I just finished some revisions on a section of Book Six, based on some feedback I’d received from one of my professors at Rowan University. But the changes I made were sporadic and spread out through the entire text, picking out individual errors and common patterns the feedback had pointed out. This led to a very different, and in some ways “incomplete” type of revision.
Most of the time, when I’m revising, I go line by line, chapter by chapter, reading the text through from beginning to end. This allows me to be immersed in the story as I’m going along, and in this way I can catch errors in the continuity. For example, I once caught a mistake where I had a character start a scene wearing a skirt, then suddenly I mentioned her putting something in her pants pocket, then later she was in a skirt again. Or other times I might mention the night sky, then later on mention the setting sun (this often happens when I rearrange chapter order, and one chapter is now later than the other). These kinds of errors wouldn’t be noticed by reading an individual page by itself. It takes a careful read through the entire manuscript to catch them.
But a careful read through the entire manuscript might not catch some patterns and bad habits because they’re easy to overlook. For example, the feedback that I got pointed out that, among other things, I overuse the word “then.” Here’s a case of overuse that I just recently had to deal with:
Adrianna frowned and lowered her head. She pressed her palms down flat on the papers that covered the desk before her. “I’m not an invalid,” she said. “I’m perfectly capable of being out on my own.” She glanced over her shoulder at Dr. Pavari. “I don’t need to be babysat.”
Dr. Pavari pushed his glasses up his nose and said, “We’re giving it a trial run. I think it’s good for her to get out and try to get into some kind of normal routine.”
Adrianna pressed her hands down harder on the desk. “Don’t talk about me like I’m not here.”
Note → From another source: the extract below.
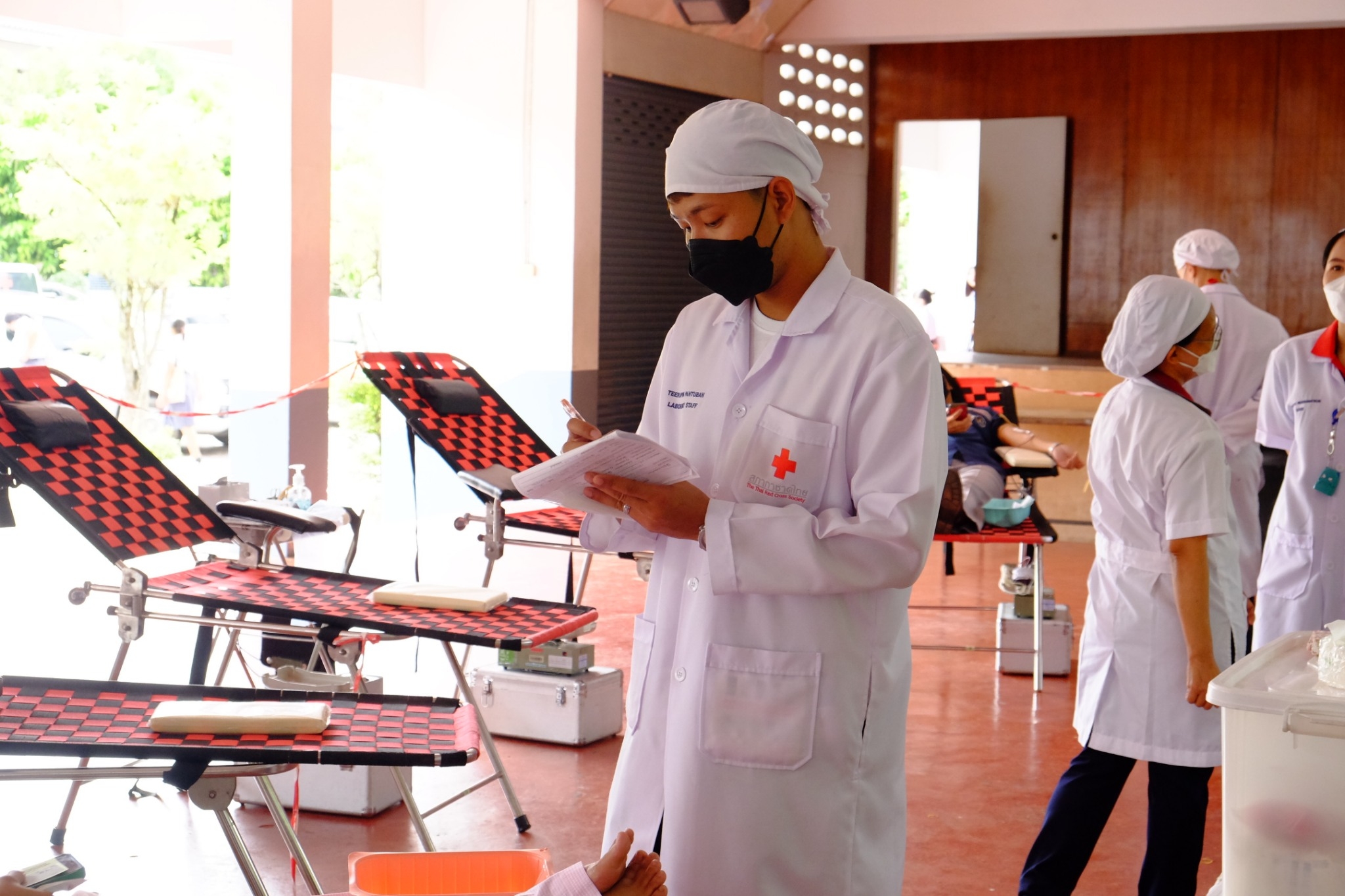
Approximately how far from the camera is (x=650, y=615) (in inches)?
77.2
“I’m sure he didn’t mean it like that,” Gabby said. “It’s okay.” She paused, chewing on her lip. Then she nodded to the papers. “So, what are you working on?”
Adrianna cast a glare up at Dr. Pavari, the turned back to Gabby. “Food inventory. I used to do this at the restaurant.” She patted the papers before her, then smoothed them out, then patted them again. “I know how to do this. I used to do it all the time.”
Three times in two paragraphs, something happens, then something else, then something else again. And page after page, this is a pattern, a bad habit I have. My professor suggested trimming out as many “then”s as possible, so I started to do just that:
“I’m sure he didn’t mean it like that,” Gabby said. “It’s okay.” She paused, chewing on her lip. She nodded to the papers. “So, what are you working on?”
Adrianna cast a glare up at Dr. Pavari, the turned back to Gabby. “Food inventory. I used to do this at the restaurant.” She patted the papers before her, smoothed them out, then patted them again. “I know how to do this. I used to do it all the time.”
It’s a small change, but it seems to help the sentences flow better. Once I’d picked out a few instances of it, I did a Ctrl-F search for the word “then” and edited it out over and over and over again. I did the same for semicolons (another bad habit of mine). And when I was editing Manifestation, I had to do the same thing with the word “just.” Everything just happened. Gabby just nodded. Callia just sighed and shook her head. It seems to take some of the weight away from the actions. I took out 90% of my “just”s before Manifestation got published. I’ll probably need to search for those in the other books too.
Issues like these–the difference between careful line-by-line edits versus global patterns–are a big part of the reason why I go over a manuscript multiple times before I’m finished with it. The first set of edits I finished yesterday are just one pass through the document. There’ll be another, then another, then another (see what I did there?). I don’t know how long it’ll take, but I know these are things that can’t be rushed.
Thankfully, word processor tools make it a lot easier. I mean, can you imagine going through a 160,000 word document manually looking for repeated examples of your bad habits? It’s a wonder people ever had the patience to finish a book back before we had all this wonderful technology.